## Estratto del documento
==============================

8. Un paese lanciato… 

In Ruanda, certe cose funzionano. A titolo di illustrazione, gli stipendi sono pagati e non sono anormalmente miserabili come in certi Stati vicini. La sicurezza dei beni e delle persone è garantita formalmente a ciascuno, finché non si è ancora arrestati. I militari e la polizia sono disciplinati, sottomessi ai capi, e non molestano la popolazione. Esistono un certo diritto e una buona organizzazione.
Un progetto chiamato Visione del Ruanda 2020 prevede dei grandi progetti per dare più spazio alla tecnologia e ridurre la povertà nel paese. Da quando il FPR ha preso il potere, è più che manifesta una grande infatuazione per abbellire la capitale: un po' dovunque, si costruiscono delle belle case, degli edifici a più piani, degli hotel di lusso. Si è diminuito il numero dei funzionari, dando la caccia agli effettivi fittizi, ma anche pulendo la funzione pubblica da elementi indesiderabili. La privatizzazione riguarda tutti i settori: notevoli investimenti sono stati realizzati nel campo della comunicazione, a cui si dedica una parte importante degli aiuti che vengono dall'esterno.

==============================

## Il tuo compito
Nell'estratto sul Ruanda, come si chiama il progetto che vuole dare più spazio alla tecnologia e ridurre la povertà nel paese?

==============================

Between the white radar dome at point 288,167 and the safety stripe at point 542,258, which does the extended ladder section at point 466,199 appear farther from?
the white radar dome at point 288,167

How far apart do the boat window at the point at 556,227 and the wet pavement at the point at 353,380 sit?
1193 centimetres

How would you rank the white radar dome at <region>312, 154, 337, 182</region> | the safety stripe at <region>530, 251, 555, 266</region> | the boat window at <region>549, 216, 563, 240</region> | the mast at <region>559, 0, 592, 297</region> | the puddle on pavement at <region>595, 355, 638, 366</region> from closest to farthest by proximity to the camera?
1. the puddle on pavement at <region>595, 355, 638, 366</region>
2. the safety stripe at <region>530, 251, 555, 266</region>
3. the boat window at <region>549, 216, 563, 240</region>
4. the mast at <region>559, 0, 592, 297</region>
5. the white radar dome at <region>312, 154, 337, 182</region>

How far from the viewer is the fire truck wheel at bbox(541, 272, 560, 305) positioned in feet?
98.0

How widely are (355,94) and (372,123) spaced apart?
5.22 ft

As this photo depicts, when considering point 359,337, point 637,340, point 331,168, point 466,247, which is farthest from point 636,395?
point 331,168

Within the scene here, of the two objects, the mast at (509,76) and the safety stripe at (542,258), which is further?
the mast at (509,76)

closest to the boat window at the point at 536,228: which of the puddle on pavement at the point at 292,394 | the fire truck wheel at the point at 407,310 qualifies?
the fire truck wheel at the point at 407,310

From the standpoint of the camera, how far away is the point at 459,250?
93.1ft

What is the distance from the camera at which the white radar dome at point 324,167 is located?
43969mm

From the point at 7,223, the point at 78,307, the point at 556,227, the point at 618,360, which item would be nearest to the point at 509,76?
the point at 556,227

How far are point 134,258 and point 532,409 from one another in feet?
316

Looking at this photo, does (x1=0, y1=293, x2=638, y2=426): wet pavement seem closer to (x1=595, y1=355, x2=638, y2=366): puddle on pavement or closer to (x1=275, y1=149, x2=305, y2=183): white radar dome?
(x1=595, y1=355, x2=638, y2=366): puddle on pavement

==============================

## Risposta qui sotto
Visione del Ruanda 2020.